Fabulaciones reales
Vivo en una realidad esquizoide. Hace unos meses mi país era la economía jaguar que, con su potencia, no tenía parangón entre los países emergentes. Hoy, resulta que no hay plata para pagar policías y recortamos diseños de obras de infraestructura en marcha porque, ¡diay!, falta el “camay”. De feria, el jaguar pereció de muerte natural, el martes, en la Sala Cuarta, pero eso ya tampoco importa porque ahora vamos con todo por la fundación de la III República. ¿En qué debo creer: en la vida y muerte del jaguar, en la ineludible necesidad de una nueva república? ¿Somos una democracia, una oligarquía, una tiranía? ¿Será que todo es cierto, pero al mismo tiempo no lo es, o será cierto quizá por ciclos de 18 o 24 horas?

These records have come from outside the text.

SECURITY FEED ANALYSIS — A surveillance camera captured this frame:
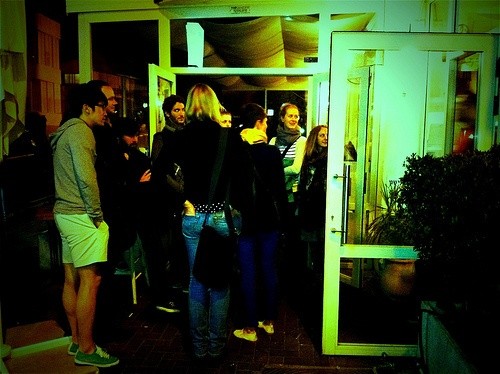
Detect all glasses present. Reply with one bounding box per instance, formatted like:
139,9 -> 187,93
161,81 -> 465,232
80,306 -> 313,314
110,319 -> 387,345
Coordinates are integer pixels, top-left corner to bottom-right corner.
92,103 -> 107,109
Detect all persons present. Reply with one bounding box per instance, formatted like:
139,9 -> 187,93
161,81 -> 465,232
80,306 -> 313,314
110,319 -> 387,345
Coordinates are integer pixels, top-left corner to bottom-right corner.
87,80 -> 357,358
48,87 -> 120,368
453,90 -> 478,154
8,112 -> 56,212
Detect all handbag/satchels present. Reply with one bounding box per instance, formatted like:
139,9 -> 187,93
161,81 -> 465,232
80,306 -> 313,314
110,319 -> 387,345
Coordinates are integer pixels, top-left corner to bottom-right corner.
191,226 -> 241,290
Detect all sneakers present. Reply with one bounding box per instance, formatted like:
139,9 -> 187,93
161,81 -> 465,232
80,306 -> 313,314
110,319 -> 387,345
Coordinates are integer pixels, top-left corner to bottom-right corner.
74,345 -> 120,368
233,328 -> 258,342
208,357 -> 222,366
193,359 -> 207,368
67,342 -> 79,356
257,319 -> 275,334
156,299 -> 182,313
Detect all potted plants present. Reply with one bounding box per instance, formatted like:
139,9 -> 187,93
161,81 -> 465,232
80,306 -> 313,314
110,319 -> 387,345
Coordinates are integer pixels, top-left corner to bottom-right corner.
364,179 -> 415,300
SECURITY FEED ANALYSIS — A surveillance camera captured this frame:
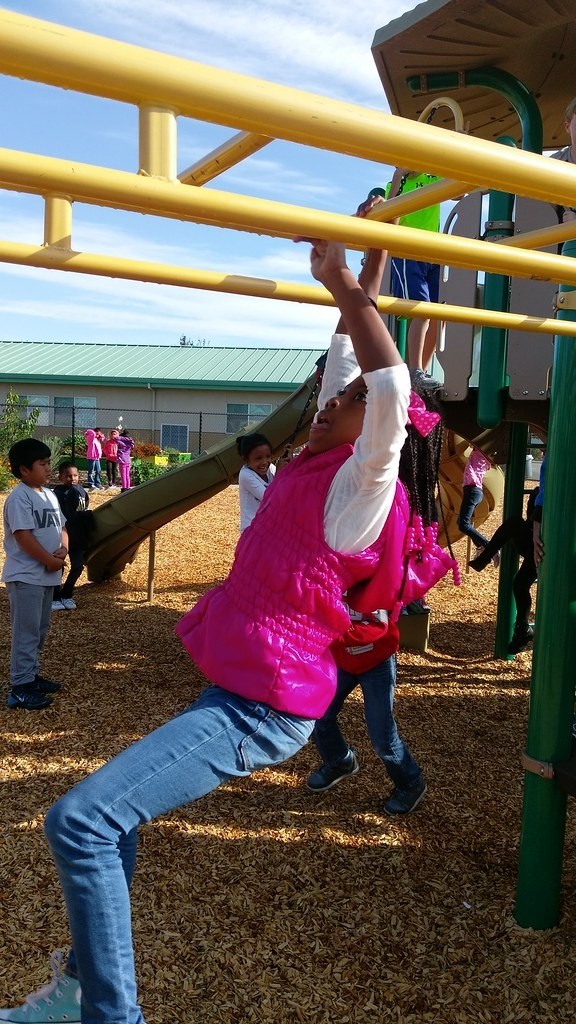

Estos giros permanentes de eso que se me presenta como real es distinto de lo que el filósofo Heráclito planteaba hace unos dos mil quinientos años. Dijo que la realidad está en permanente transformación y empleó la metáfora del río para ilustrar el punto: “Ningún hombre puede cruzar el mismo río dos veces, porque ni el hombre ni el agua serán los mismos”. Esto lo acepto, es más, siempre lo he creído así, pero lo que hoy vivo es otra cosa. Por ejemplo, no es que el jaguar murió, es que quizá nunca existió; y, sin embargo, es evidente que sí, pues medio país estuvo discutiendo sobre el tema como si fuera real, y nadie invierte tiempo o esfuerzo en algo que no existe. Y, por esa vía, caigo en el pozo de la incerteza existencial.
Pellízquese, me dirá más de uno, ¿no ve que todo es un espectáculo? Ya lo dijo hace treinta años Sartori, el eminente politólogo italiano, cuando llamó la atención sobre la videopolítica. Y, tiempo después, Vargas Llosa escribió un libro sobre la civilización del espectáculo, acerca del entretenimiento de masas en todos los ámbitos de la vida social. Pero, refutaría yo, la cosa no es tan fácil: ¿en qué lugar termina la realidad y empieza la fábula? O, para complicarla más, ¿cuándo la fábula no es real?
Esta sociedad costarricense, a la que pertenezco, ha ido perdiendo algo esencial para el funcionamiento de la democracia: un parámetro de verdad compartido que permita a la ciudadanía ejercer el escrutinio público y debatir honestamente sobre el rumbo del país. Pero no, cuando todo puede ser, o no serlo, la cosa se traslada al terreno inconmensurable de los conflictos por la fe verdadera. O del autoengaño.
El autor es sociólogo, director del Programa Estado de la Nación.